-- Source document --
==================================================

# closed end help



## RAdams (Jul 1, 2009)

So i am new to this whole closed end thing. Soon, i am going to make my forst ever closed end fountain, but first, i would like to test my skills doing a closed end RB of the same kit. I am going to use the Classic American kit from woodcraft (it is what i already have on hand).

I am guessing the drill depth in the body has to be pretty accurate for the refill to work properly? how do you guys do this? tape on the drill bit? or is there a more accurate way?


----------



## mickr (Jul 1, 2009)

yes you can measure accurately enough with tape on a drill bit...go to arizona sihlouette...he has a dvd on the process..you'll understand immediately what the process is


----------



## cnirenberg (Jul 1, 2009)

Ron,
What I have done is measure the length of the finished kit and then go from there. I use a depth gauge and then mark the appropriate length on the drill bit with a sharpie (my depth scale has peeled off of the tailstock, and I'm apparently too lazy to replace with a suitable alternative).  Take it easy when drilling out the blank, you don't want the blank to get too hot and crack.  Take Mickr's advise and check out AS, possibly get a closed end mandrel to help.  

As far as the length of the barrel, it's up to you.  Too short, the spring will have to be modified and will be tight when assembling and on the refill tip itself.  Too long, and you will have to deal with the refill bouncing around inside.


----------



## its_virgil (Jul 1, 2009)

You may find a couple of closed end pen articles helpful that I;ve written . Thay are available at http://www.RedRiverPens.com/articles 
Good luck. They are fiun to make and you'll like the results of yuour efforts. Do a good turn daily!
Don



RAdams said:


> So i am new to this whole closed end thing. Soon, i am going to make my forst ever closed end fountain, but first, i would like to test my skills doing a closed end RB of the same kit. I am going to use the Classic American kit from woodcraft (it is what i already have on hand).
> 
> I am guessing the drill depth in the body has to be pretty accurate for the refill to work properly? how do you guys do this? tape on the drill bit? or is there a more accurate way?


----------



## RAdams (Jul 1, 2009)

I have already made one pin chuck for 7MM, and i have already picked up the bolts i plan to use for my Cl. Am. pin chuck, and a 10MM pin chuck. 

I understand how to do it, i was just a bit shakey on how the depth is regulated for the body. I will definately pick up that video as soon as possible, but until then i will just read here and spend some time in the shop trying things out for size!


----------



## RAdams (Jul 1, 2009)

Thank you Don! I just left your site looking at the pentel pencil tut. I will havta go back and read some more!!

I have already made one closed end pen (a little slimline desk pen that i will add a stand for soon.) and you are right! It is CRAZY FUN!



Hey Don, THANK YOU!! Your site is very organized, and extremely helpful! I just read both closed end tutorials. I had a couple of things to bring up.

i think there is a typo. in one spot it says "measure twice, drill twice." shouldn't this be "Measure 4 times, drill twice."?

==================================================

-- Information provided --

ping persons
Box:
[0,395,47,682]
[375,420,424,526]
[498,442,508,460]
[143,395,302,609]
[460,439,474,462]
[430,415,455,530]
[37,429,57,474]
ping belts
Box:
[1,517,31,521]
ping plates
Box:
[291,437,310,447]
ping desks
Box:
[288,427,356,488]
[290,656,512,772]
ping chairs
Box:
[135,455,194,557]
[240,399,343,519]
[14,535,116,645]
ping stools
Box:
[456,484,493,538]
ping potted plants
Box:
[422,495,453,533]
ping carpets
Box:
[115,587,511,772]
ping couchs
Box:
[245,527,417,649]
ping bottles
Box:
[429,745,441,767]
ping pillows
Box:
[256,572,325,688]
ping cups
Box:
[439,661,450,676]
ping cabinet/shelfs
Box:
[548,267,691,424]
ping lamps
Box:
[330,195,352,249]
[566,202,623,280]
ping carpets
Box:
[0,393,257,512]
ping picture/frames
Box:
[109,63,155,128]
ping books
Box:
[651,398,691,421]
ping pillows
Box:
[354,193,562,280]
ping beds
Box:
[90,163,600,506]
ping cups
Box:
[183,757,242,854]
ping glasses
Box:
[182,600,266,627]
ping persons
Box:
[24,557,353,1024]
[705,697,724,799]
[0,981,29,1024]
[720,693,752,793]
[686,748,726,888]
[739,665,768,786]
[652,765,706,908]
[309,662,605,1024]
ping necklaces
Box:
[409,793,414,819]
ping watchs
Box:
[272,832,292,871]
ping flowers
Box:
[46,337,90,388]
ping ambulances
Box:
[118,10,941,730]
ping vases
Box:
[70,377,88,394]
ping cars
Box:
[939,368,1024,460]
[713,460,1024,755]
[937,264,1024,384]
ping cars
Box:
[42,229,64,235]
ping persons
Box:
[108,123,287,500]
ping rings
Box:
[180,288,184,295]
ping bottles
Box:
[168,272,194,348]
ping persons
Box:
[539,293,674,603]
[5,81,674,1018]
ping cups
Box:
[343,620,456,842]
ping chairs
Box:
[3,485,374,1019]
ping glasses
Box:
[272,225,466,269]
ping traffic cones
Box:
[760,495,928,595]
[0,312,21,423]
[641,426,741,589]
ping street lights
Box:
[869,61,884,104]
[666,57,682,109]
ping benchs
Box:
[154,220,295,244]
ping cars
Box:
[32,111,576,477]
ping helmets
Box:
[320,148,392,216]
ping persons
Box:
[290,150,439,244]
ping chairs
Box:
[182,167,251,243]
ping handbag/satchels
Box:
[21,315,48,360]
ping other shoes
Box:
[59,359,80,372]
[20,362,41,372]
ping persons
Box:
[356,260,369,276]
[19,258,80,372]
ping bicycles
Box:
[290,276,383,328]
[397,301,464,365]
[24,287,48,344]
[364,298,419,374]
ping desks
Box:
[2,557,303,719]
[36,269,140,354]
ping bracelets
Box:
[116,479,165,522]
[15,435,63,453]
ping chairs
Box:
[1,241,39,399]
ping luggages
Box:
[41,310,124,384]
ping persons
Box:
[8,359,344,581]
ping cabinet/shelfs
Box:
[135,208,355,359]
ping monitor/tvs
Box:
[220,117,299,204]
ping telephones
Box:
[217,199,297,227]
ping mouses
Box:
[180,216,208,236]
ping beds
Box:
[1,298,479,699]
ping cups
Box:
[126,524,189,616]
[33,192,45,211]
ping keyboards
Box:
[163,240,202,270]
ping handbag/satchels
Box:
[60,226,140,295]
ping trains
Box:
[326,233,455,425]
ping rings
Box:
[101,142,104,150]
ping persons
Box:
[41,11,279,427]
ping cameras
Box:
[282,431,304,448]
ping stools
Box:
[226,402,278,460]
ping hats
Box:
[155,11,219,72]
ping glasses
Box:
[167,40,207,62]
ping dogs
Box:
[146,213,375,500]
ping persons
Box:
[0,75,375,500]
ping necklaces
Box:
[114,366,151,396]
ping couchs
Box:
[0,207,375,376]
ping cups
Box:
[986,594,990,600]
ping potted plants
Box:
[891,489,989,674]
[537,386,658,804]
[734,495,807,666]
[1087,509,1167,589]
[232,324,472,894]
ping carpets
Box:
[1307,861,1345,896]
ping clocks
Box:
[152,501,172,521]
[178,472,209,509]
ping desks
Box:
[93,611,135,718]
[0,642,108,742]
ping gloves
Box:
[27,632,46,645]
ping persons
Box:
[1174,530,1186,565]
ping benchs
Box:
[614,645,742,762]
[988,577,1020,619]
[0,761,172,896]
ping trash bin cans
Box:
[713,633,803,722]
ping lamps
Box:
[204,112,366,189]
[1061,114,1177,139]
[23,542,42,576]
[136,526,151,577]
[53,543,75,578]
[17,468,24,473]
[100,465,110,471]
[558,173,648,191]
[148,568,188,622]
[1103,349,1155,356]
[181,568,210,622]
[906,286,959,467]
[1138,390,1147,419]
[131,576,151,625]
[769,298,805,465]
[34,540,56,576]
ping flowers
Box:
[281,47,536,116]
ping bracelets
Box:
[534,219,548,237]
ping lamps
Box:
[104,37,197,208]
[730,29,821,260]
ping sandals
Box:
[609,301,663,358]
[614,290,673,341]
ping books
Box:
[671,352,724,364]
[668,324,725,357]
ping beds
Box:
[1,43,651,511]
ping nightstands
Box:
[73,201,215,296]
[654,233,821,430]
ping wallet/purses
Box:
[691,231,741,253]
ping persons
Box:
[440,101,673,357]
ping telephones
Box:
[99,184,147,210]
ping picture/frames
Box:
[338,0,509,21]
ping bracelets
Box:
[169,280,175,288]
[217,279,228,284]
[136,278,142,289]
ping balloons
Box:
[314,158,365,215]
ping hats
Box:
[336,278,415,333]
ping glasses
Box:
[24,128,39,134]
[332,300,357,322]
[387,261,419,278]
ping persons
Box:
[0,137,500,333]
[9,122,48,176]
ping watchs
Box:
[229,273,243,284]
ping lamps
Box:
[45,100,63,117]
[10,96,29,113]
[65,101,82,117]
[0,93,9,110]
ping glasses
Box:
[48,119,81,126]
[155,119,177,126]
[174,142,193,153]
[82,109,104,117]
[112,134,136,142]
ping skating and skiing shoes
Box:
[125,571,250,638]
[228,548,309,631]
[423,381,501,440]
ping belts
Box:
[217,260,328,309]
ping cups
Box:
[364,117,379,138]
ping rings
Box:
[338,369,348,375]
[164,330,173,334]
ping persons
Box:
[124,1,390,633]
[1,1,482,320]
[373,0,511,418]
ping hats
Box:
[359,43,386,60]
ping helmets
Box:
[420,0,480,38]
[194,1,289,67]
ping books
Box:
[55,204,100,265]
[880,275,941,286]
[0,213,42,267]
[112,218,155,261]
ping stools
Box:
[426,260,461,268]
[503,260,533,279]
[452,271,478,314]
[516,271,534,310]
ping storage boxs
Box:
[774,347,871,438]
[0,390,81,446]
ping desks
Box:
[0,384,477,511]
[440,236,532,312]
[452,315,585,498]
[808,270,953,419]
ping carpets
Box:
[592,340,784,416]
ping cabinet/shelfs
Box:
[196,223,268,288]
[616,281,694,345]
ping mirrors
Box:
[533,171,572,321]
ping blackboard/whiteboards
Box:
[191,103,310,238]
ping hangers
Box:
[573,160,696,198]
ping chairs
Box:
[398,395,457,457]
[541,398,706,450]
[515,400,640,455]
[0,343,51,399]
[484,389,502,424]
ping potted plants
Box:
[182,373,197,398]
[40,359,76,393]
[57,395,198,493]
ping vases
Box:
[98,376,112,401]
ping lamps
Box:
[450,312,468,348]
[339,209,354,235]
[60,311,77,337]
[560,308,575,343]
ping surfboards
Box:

==================================================

-- To-do list --
- A) List each username that heads a post in the closed end help thread, giving every name once.
- B) Please reproduce the closed end help thread's wording between "As far as the" and "good turn daily!", inclusive.

-- Expected answers --
- A)
RAdams
mickr
cnirenberg
its_virgil

- B)
As far as the length of the barrel, it's up to you.  Too short, the spring will have to be modified and will be tight when assembling and on the refill tip itself.  Too long, and you will have to deal with the refill bouncing around inside.


----------



## its_virgil (Jul 1, 2009)

You may find a couple of closed end pen articles helpful that I;ve written . Thay are available at http://www.RedRiverPens.com/articles 
Good luck. They are fiun to make and you'll like the results of yuour efforts. Do a good turn daily!